• _Data records_:
__________
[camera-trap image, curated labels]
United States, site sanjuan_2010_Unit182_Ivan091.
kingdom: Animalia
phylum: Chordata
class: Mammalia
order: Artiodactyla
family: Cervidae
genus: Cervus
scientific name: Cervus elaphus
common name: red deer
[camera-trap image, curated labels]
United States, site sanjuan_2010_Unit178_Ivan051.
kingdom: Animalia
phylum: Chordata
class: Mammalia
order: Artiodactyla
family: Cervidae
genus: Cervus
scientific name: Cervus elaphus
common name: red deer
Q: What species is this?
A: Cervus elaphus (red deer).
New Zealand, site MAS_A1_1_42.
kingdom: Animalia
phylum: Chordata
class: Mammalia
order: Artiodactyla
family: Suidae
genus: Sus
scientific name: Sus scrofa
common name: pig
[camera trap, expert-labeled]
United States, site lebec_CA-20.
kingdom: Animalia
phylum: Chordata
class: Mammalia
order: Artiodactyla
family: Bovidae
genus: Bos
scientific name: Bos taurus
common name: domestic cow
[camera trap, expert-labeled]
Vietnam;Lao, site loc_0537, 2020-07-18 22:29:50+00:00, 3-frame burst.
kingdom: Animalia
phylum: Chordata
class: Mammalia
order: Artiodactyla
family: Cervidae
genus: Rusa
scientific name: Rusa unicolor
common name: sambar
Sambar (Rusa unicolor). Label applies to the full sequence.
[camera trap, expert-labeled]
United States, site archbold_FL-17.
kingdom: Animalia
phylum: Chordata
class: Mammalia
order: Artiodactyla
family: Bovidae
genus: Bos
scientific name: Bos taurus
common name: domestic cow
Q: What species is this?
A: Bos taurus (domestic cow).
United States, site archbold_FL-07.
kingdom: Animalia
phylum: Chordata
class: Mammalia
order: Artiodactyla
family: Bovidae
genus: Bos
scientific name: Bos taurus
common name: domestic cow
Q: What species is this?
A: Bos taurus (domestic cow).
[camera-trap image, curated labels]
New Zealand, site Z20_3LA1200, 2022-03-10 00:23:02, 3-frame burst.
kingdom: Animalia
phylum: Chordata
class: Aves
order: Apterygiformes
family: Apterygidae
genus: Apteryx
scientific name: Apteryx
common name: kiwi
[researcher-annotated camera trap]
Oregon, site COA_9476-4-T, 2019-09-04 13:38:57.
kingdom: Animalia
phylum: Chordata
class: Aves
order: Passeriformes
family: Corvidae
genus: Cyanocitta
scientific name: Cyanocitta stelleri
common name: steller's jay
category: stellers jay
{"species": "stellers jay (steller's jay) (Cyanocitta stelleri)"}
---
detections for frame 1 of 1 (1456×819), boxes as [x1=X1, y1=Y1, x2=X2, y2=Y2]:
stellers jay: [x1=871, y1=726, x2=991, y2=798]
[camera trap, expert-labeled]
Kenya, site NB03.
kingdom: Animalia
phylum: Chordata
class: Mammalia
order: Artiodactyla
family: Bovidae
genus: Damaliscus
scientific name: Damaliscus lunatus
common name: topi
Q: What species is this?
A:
__________
• _Problem_:
Nothing in the records may be left out; transcribe all of them exactly.

• _Solved problem_:
[camera-trap image, curated labels]
United States, site sanjuan_2010_Unit182_Ivan091.
kingdom: Animalia
phylum: Chordata
class: Mammalia
order: Artiodactyla
family: Cervidae
genus: Cervus
scientific name: Cervus elaphus
common name: red deer
[camera-trap image, curated labels]
United States, site sanjuan_2010_Unit178_Ivan051.
kingdom: Animalia
phylum: Chordata
class: Mammalia
order: Artiodactyla
family: Cervidae
genus: Cervus
scientific name: Cervus elaphus
common name: red deer
Q: What species is this?
A: Cervus elaphus (red deer).
New Zealand, site MAS_A1_1_42.
kingdom: Animalia
phylum: Chordata
class: Mammalia
order: Artiodactyla
family: Suidae
genus: Sus
scientific name: Sus scrofa
common name: pig
[camera trap, expert-labeled]
United States, site lebec_CA-20.
kingdom: Animalia
phylum: Chordata
class: Mammalia
order: Artiodactyla
family: Bovidae
genus: Bos
scientific name: Bos taurus
common name: domestic cow
[camera trap, expert-labeled]
Vietnam;Lao, site loc_0537, 2020-07-18 22:29:50+00:00, 3-frame burst.
kingdom: Animalia
phylum: Chordata
class: Mammalia
order: Artiodactyla
family: Cervidae
genus: Rusa
scientific name: Rusa unicolor
common name: sambar
Sambar (Rusa unicolor). Label applies to the full sequence.
[camera trap, expert-labeled]
United States, site archbold_FL-17.
kingdom: Animalia
phylum: Chordata
class: Mammalia
order: Artiodactyla
family: Bovidae
genus: Bos
scientific name: Bos taurus
common name: domestic cow
Q: What species is this?
A: Bos taurus (domestic cow).
United States, site archbold_FL-07.
kingdom: Animalia
phylum: Chordata
class: Mammalia
order: Artiodactyla
family: Bovidae
genus: Bos
scientific name: Bos taurus
common name: domestic cow
Q: What species is this?
A: Bos taurus (domestic cow).
[camera-trap image, curated labels]
New Zealand, site Z20_3LA1200, 2022-03-10 00:23:02, 3-frame burst.
kingdom: Animalia
phylum: Chordata
class: Aves
order: Apterygiformes
family: Apterygidae
genus: Apteryx
scientific name: Apteryx
common name: kiwi
[researcher-annotated camera trap]
Oregon, site COA_9476-4-T, 2019-09-04 13:38:57.
kingdom: Animalia
phylum: Chordata
class: Aves
order: Passeriformes
family: Corvidae
genus: Cyanocitta
scientific name: Cyanocitta stelleri
common name: steller's jay
category: stellers jay
{"species": "stellers jay (steller's jay) (Cyanocitta stelleri)"}
---
detections for frame 1 of 1 (1456×819), boxes as [x1=X1, y1=Y1, x2=X2, y2=Y2]:
stellers jay: [x1=871, y1=726, x2=991, y2=798]
[camera trap, expert-labeled]
Kenya, site NB03.
kingdom: Animalia
phylum: Chordata
class: Mammalia
order: Artiodactyla
family: Bovidae
genus: Damaliscus
scientific name: Damaliscus lunatus
common name: topi
Q: What species is this?
A:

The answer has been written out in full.